- **Prompt**: Among the entries, which lines carry the string "deer"? Copy every one.

[Dataset excerpts]
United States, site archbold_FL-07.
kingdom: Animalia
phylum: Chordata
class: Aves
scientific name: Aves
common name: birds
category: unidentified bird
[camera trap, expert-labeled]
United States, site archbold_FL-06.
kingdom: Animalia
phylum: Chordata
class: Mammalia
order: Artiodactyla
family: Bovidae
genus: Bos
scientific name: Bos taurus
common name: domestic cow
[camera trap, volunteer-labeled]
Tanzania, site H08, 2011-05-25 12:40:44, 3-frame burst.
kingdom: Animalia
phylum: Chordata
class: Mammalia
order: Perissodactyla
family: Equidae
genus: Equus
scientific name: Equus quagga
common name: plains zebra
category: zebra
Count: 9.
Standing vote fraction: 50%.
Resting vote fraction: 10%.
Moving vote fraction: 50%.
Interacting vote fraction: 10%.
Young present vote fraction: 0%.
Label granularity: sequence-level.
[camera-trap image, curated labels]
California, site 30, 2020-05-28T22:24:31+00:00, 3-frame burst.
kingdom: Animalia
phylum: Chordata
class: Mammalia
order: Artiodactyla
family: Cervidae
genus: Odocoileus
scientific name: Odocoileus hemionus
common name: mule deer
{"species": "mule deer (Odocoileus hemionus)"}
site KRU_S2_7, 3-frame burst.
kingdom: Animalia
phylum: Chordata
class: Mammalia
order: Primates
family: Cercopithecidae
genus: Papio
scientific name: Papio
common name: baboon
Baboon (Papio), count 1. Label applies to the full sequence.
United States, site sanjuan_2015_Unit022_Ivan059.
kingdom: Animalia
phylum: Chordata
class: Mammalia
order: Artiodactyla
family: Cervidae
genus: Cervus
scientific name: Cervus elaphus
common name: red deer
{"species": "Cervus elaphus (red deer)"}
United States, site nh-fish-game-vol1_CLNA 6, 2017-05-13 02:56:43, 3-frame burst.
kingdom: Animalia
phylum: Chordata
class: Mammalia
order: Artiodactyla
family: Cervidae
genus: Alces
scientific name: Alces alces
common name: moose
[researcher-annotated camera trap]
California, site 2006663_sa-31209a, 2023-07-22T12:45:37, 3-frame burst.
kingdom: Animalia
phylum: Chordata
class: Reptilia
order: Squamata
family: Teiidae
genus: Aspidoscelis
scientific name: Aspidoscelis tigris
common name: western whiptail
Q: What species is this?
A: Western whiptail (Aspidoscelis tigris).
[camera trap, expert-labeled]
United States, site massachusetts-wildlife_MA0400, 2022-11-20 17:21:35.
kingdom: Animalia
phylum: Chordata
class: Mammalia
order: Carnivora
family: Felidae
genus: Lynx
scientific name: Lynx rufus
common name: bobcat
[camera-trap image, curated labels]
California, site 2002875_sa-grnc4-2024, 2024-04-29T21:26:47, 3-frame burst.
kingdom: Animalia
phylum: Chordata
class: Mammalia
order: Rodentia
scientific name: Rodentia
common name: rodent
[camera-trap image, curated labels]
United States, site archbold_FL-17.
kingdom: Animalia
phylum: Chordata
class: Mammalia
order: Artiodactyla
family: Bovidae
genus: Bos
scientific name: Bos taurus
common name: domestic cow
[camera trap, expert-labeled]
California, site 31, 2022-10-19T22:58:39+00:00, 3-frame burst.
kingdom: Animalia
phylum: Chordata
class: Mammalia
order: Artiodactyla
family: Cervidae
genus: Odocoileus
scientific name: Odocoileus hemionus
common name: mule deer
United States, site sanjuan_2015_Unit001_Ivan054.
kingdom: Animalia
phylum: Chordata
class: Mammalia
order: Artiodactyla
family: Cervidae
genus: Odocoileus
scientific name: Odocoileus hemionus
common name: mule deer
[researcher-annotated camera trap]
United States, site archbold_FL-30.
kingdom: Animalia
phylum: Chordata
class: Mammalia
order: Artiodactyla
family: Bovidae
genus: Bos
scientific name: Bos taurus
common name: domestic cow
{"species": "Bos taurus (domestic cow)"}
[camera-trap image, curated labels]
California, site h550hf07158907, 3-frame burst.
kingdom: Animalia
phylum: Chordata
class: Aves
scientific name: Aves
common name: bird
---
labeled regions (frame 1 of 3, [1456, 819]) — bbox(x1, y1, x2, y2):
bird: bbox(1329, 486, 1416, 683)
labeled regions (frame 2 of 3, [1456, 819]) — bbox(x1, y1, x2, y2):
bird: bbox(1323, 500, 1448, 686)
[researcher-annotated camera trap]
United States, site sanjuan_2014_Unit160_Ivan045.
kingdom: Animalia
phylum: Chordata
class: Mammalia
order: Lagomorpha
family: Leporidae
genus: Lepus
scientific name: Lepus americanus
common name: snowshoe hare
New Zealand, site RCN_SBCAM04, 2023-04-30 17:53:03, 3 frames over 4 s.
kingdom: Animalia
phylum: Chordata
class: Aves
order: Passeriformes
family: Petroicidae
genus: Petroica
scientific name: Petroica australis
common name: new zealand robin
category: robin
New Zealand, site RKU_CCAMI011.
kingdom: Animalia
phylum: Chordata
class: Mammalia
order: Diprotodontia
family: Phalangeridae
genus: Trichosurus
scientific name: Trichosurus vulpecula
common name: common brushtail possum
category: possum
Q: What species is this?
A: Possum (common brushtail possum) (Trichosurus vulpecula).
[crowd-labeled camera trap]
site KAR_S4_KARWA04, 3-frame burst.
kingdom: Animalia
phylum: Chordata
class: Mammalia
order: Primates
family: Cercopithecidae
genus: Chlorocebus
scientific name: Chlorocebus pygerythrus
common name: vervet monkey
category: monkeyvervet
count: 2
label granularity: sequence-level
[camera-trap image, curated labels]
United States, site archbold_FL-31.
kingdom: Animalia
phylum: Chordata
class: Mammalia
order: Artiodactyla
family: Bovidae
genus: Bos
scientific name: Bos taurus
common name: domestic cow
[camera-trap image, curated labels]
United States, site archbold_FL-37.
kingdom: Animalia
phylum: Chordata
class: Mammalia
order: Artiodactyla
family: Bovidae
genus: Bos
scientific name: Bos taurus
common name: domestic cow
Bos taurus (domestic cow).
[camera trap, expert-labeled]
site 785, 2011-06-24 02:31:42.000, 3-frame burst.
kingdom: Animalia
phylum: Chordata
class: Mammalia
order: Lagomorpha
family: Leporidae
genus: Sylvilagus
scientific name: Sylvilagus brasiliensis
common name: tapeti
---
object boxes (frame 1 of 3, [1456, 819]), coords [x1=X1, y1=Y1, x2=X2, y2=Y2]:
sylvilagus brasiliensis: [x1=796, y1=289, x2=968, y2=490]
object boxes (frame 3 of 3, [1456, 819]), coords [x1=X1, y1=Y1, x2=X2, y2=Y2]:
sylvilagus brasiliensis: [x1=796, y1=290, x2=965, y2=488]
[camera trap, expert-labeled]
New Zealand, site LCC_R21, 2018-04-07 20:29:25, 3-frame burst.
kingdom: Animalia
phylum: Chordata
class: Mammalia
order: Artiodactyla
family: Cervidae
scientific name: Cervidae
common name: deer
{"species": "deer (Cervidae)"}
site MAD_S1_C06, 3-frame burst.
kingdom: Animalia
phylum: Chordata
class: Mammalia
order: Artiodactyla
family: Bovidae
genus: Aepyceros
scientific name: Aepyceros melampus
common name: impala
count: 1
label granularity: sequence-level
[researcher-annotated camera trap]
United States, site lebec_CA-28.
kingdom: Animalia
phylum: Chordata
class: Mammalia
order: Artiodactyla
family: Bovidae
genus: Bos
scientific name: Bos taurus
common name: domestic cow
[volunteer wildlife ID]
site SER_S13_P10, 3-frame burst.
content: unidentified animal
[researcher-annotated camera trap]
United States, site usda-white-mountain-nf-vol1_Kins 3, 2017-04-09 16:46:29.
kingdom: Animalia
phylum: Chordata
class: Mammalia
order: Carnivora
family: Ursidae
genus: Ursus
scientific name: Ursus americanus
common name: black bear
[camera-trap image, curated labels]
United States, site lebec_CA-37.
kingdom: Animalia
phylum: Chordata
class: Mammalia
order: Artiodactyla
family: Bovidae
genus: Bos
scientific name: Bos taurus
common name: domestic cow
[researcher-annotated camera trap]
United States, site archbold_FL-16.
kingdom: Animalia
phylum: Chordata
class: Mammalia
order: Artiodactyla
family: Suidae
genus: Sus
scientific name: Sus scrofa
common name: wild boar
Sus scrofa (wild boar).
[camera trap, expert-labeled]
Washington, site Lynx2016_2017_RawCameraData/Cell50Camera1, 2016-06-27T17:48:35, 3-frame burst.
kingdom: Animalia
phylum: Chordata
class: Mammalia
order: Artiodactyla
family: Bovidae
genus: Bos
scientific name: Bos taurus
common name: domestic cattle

- **Reply to the task**:
common name: mule deer
{"species": "mule deer (Odocoileus hemionus)"}
common name: red deer
{"species": "Cervus elaphus (red deer)"}
common name: mule deer
common name: mule deer
common name: deer
{"species": "deer (Cervidae)"}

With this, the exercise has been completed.